De plus, Mme [S] justifie pour la première somme versée de 7.931,66 euros que les fonds provenaient de son compte libéral, les virements étant effecutés en 2016 et 2017. Ces fonds sont personnels puisqu’ils sont postérieurs au 20 octobre 2014, date de l’ordonnance sur tentative de conciliation. Contrairement à ce que prétend M. [M], il s’agit donc bien de fonds propres.

Concernant la somme de 19.854,61 euros, elle est également constituée de fonds propres, puisqu’il s’agit de fonds provenant d’un rachat de l’assurance vie souscrite par Mme [S] en 2016, postérieurement à l’ordonnance sur tentative de conciliation et constituée notamment de l’héritage reçu de sa mère.

Dès lors, Mme [S] est créancière concernant les sommes qu’elle a réglées en lieu et place de M. [M] au titre des loyers et indemnités d’occupation de la somme de 27.786,27 euros.

Elle a en outre dû régler les frais d’huissier correspondant aux frais d’expulsion de M. [M], qui en dépit d’un commandement de déguerpir dès le 19 mars 2015 a persisté à se maintenir dans les lieux, ce qui a généré une procédure longue, et coûteuse alors même que le logement ne correspondait ni à ses besoins, ni à sa situation financière.

* _Liste des tâches_
1. Reformulez plus brièvement le paragraphe de l'extrait de décision qui commence par « Concernant la somme de 19.854,61 euros », en conservant ses faits essentiels.
2. Poursuivez l'extrait de décision au-delà de sa dernière phrase.
Les entrées ne sont d'aucune utilité ici.

[Extrait d'un jeu de données]

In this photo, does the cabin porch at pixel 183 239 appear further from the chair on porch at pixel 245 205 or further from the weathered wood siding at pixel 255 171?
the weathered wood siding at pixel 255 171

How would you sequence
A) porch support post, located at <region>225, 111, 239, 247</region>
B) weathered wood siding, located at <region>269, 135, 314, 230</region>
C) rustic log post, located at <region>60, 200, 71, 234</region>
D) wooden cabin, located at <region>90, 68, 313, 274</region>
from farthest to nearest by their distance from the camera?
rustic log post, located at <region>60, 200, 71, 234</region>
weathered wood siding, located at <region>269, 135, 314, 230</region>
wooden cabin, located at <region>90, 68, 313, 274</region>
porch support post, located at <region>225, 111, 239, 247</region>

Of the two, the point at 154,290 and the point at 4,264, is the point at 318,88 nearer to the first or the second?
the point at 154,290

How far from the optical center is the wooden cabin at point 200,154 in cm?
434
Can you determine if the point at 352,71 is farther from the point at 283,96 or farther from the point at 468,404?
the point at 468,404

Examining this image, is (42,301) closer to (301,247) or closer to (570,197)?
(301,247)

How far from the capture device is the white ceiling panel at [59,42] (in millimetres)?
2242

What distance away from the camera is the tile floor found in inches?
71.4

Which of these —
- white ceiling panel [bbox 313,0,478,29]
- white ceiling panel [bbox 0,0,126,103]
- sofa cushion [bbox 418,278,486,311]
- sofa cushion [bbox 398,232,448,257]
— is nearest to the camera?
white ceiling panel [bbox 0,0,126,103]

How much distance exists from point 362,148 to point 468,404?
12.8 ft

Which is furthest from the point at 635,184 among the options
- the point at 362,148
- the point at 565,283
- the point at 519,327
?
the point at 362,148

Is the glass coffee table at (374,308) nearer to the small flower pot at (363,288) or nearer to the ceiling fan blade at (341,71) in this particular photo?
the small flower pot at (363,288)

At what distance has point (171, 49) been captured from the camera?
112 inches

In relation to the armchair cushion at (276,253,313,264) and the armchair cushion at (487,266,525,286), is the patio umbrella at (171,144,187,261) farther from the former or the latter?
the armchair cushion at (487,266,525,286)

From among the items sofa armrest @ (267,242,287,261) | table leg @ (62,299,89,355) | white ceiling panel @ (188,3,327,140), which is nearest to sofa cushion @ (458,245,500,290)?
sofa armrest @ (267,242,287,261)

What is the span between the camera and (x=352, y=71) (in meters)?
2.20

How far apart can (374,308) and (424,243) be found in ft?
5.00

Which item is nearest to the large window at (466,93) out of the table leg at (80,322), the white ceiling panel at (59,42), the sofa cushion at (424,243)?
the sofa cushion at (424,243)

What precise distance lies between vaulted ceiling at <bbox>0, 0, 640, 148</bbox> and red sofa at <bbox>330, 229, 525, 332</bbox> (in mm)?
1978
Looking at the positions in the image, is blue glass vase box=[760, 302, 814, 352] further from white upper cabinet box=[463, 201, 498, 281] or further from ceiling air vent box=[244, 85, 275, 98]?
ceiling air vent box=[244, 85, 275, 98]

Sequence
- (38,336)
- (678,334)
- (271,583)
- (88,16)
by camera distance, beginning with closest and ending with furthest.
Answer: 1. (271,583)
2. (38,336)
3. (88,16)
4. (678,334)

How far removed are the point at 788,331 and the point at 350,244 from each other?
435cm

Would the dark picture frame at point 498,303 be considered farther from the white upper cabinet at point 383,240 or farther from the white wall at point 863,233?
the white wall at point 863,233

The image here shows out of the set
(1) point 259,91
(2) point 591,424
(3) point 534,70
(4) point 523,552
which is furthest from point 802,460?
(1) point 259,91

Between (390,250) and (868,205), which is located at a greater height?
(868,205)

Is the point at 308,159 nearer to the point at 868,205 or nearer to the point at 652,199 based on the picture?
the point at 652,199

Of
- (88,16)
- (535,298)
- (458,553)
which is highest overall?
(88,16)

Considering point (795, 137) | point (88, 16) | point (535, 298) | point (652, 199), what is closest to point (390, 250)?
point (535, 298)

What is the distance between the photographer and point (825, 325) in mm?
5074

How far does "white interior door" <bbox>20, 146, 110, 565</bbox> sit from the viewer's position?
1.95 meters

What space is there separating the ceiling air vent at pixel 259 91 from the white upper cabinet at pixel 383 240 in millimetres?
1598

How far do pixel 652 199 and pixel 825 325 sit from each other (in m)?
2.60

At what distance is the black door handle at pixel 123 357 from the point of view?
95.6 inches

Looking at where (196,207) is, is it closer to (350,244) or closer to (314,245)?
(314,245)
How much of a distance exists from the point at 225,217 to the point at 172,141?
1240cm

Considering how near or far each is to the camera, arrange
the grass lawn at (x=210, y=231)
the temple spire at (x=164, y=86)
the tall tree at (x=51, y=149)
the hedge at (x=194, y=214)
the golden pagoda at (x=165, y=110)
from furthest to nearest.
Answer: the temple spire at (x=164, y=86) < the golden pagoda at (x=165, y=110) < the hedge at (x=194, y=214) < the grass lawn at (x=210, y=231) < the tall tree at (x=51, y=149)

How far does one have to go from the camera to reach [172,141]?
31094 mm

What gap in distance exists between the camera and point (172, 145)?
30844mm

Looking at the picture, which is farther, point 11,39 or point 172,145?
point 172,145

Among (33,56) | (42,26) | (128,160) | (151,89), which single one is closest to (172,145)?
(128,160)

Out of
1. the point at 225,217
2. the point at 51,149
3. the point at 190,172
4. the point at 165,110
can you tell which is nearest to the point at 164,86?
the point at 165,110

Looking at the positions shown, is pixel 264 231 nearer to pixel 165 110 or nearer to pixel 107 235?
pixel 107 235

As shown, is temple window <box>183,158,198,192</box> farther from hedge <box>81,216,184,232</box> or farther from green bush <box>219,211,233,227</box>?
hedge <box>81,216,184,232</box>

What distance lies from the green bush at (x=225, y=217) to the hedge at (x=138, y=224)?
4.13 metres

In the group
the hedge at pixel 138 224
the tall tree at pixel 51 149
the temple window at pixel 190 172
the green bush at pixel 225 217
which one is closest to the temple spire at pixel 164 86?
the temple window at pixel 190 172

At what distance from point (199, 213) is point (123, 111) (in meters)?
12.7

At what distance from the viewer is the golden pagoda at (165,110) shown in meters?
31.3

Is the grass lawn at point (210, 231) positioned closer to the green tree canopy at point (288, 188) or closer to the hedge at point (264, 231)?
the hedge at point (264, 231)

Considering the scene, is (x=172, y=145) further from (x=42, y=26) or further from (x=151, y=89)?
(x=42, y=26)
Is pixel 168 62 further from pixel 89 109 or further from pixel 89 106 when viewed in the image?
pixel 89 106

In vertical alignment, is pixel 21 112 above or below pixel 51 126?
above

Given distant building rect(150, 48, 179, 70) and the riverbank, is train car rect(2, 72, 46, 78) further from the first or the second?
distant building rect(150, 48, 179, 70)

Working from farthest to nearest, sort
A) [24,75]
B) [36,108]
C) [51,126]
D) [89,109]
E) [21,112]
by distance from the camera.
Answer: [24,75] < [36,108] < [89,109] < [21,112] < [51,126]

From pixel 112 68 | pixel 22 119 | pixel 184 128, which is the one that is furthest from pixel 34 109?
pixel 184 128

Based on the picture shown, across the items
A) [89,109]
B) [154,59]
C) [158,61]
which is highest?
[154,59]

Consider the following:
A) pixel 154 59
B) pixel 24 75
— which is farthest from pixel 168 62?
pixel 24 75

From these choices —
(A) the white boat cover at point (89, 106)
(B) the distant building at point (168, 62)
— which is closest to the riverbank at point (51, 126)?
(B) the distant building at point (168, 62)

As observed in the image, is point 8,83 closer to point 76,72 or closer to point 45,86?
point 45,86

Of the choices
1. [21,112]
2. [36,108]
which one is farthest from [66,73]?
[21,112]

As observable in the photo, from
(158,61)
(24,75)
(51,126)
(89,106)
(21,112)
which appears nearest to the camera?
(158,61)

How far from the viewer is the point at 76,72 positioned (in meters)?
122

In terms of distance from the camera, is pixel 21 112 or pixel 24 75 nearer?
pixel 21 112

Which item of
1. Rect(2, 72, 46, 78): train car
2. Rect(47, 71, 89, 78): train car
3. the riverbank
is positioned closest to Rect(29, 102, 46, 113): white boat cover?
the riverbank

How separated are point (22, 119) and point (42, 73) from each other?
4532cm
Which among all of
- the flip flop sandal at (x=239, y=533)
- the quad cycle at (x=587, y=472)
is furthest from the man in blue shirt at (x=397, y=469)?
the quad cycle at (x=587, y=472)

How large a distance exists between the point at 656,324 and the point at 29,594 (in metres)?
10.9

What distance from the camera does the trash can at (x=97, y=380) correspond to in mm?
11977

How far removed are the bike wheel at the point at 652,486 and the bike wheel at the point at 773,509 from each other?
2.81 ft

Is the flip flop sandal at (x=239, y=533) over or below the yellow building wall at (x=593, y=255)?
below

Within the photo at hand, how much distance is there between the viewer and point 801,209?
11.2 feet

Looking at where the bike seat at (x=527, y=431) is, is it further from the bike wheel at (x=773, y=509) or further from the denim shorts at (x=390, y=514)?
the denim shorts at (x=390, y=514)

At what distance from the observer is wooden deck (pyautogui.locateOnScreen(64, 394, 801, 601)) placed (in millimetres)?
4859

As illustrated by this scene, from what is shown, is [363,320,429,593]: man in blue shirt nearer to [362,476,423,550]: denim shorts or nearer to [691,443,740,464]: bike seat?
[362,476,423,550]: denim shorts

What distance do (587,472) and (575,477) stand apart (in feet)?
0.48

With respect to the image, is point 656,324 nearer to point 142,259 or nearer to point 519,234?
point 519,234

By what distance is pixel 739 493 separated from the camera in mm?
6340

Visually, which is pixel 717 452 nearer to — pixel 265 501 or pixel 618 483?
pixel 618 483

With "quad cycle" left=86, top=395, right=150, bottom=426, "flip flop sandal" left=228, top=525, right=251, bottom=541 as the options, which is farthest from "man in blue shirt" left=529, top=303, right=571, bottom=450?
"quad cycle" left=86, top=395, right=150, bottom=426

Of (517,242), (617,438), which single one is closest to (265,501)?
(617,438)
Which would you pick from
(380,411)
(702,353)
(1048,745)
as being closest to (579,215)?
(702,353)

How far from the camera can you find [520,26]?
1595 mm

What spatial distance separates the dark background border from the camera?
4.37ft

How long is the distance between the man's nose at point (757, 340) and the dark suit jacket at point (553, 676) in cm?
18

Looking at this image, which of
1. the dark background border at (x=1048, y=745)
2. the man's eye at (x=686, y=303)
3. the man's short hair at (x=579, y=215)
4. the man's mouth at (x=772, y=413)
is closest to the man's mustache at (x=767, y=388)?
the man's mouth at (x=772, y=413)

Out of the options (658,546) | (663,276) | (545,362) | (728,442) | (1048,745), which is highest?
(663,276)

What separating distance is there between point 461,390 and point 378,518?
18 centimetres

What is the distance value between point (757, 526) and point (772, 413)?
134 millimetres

* _Réponses dans l'ordre_
1. La somme de 19.854,61 euros relève aussi des fonds propres. Elle provient du rachat d'une assurance vie que Mme [S] a souscrite en 2016, après l'ordonnance sur tentative de conciliation. Cette assurance était alimentée notamment par l'héritage de sa mère.

2.
C’est uniquement par son attitude et son non respect de l’ordonnance de tentative sur conciliation que les frais ont dû être réglés par Mme [S]. Elle justifie par les pièces versées aux débats de frais de procédure à hauteur de 3.356 euros.

Elle justifie également de frais de fiscalité à hauteur de 276,26 euros qui sont également certains, en raison du rachat partiel de l’assurance vie.

La société Allianz a en outre chiffré précisément le manque à gagner de Mme [S], ayant du prélever une somme importante sur son assurance vie, et perdant de ce fait le rendement lié au montant de la somme placée. Ce manque à gagner s’élève ainsi à 4.564,51 euros et présente également un caractère certain.

En conséquence, il convient de retenir qu’elle dispose d’une créance de 35.983,04 euros à l’égard de M. [M].

Elle justifie en outre d’une situation financière qui va se dégrader très prochainement compte tenu de son âge et de la retraite, entraînant une baisse sensible de ses revenus et par conséquent de besoins. Parallèlement, la situation de M. [M] est peu claire, mais un risque d’insolvabilité n’est pas à exclure, de sorte que la compensation judiciaire est justifiée à concurrence des créances respectives.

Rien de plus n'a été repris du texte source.